→ **Фрагмент текста**
Видный специалист по истории позднесоветского общества Николай Митрохин написал книгу о послехрущевской экономической политике СССР с целью раскрыть суть «косыгинских» и «андроповских» реформ. По просьбе «Горького» своими соображениями об этом сколь выдающемся, столь и объемном труде поделился научный руководитель Центра исследований модернизации Европейского университета в Санкт-Петербурге Дмитрий Травин.

Все мы начиная с 24 февраля 2022 года оказались перед лицом наступающего варварства, насилия и лжи. В этой ситуации чрезвычайно важно сохранить хотя бы остатки культуры и поддержать ценности гуманизма — в том числе ради будущего России. Поэтому редакция «Горького» продолжит говорить о книгах, напоминая нашим читателям, что в мире остается место мысли и вымыслу.

Николай Митрохин. Очерки советской экономической политики в 1965–1989 годах. В двух томах. М.: Новое литературное обозрение, 2023. Содержание. Фрагмент

Это, в общем-то, не рецензия, поскольку я не могу считаться по отношению к книге Николая Митрохина вполне независимым рецензентом. Но автор меня слегка удивил уже в предисловии, и потому захотелось разобраться в наших с ним разногласиях.

«Книга экономического публициста Дмитрия Травина „Очерки новейшей истории России. Книга первая: 1985–1999“ вышла в 2010 году. Фактически она представляет собой попытку переписать „Гибель империи“ Гайдара для массового читателя на основе фрагментов хаотично подобранной мемуарной литературы, анекдотов и нескольких случайных социологических опросов. <...> К сожалению, идея Травина „на пальцах объяснить“, как формировалась и к чему приводила советская экономическая политика, оборачивается примитивизацией и вульгаризацией рассмотренных вопросов, использованием набора штампов». Так написал обо мне оппонент, подчеркнув, что спорит с публицистом, хотя мы с ним оба кандидаты наук (я — экономических, он — исторических). Но удивительно другое. В книге Митрохина десятки ссылок на «Гибель империи» (он прекрасно ее популяризирует), а в моей — лишь две-три. Каждый факт или цитату я всегда подтверждаю ссылкой, но моя книга тематически мало пересекается с тем фундаментальным трудом Гайдара. Половина моей работы вообще посвящена не закату империи, а новой России, да к тому же политика меня интересовала больше, чем экономика. В проекте «Уроки 90-х», помимо моей книги, есть прекрасная работа Леонида Лопатникова «От плана к рынку. Очерки новейшей экономической истории России». Вот она как раз об экономике. Но, судя по отсутствию ее в библиографии Митрохина, он с трудом Лопатникова не знаком. Кстати, именно Леонид Исидорович был научным редактором четвертого тома собрания сочинений Гайдара, в котором опубликована «Гибель империи». Именно он был глубочайшим знатоком этой книги.

→ **Рабочее задание**
Воспроизведите дословно часть текста о книге Митрохина, начиная со слов «Видный специалист по истории» и заканчивая словами «в Санкт-Петербурге Дмитрий Травин.». Приведенный далее материал здесь никак не используется.

→ **Собранные данные**

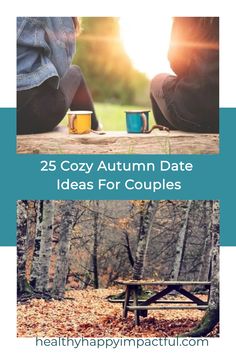 Couple sitting outdoors with mugs, and a picnic table in an autumn forest. Text overlay: "25 Cozy Autumn Date Ideas For Couples." Autumn Date Ideas, Fall Date Ideas, Let Love Bloom, Date Ideas For Couples, Couples Challenges, Ideas For Fun, Fall Dates, Changing Leaves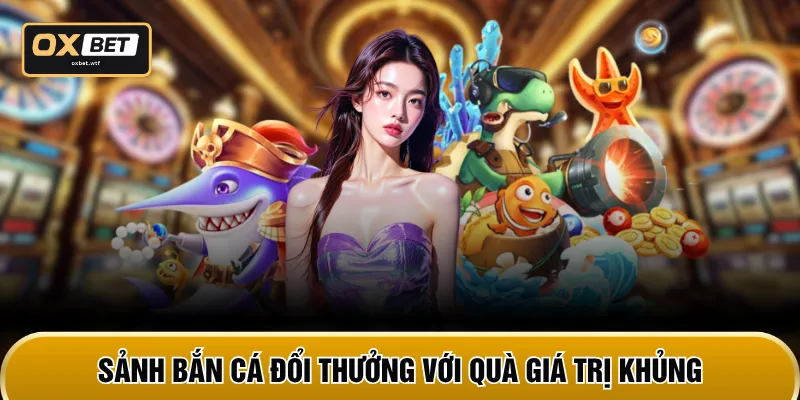 Sảnh bắn cá đổi thưởng với quà giá trị khủng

→ **Ответ к задаче**
Видный специалист по истории позднесоветского общества Николай Митрохин написал книгу о послехрущевской экономической политике СССР с целью раскрыть суть «косыгинских» и «андроповских» реформ. По просьбе «Горького» своими соображениями об этом сколь выдающемся, столь и объемном труде поделился научный руководитель Центра исследований модернизации Европейского университета в Санкт-Петербурге Дмитрий Травин.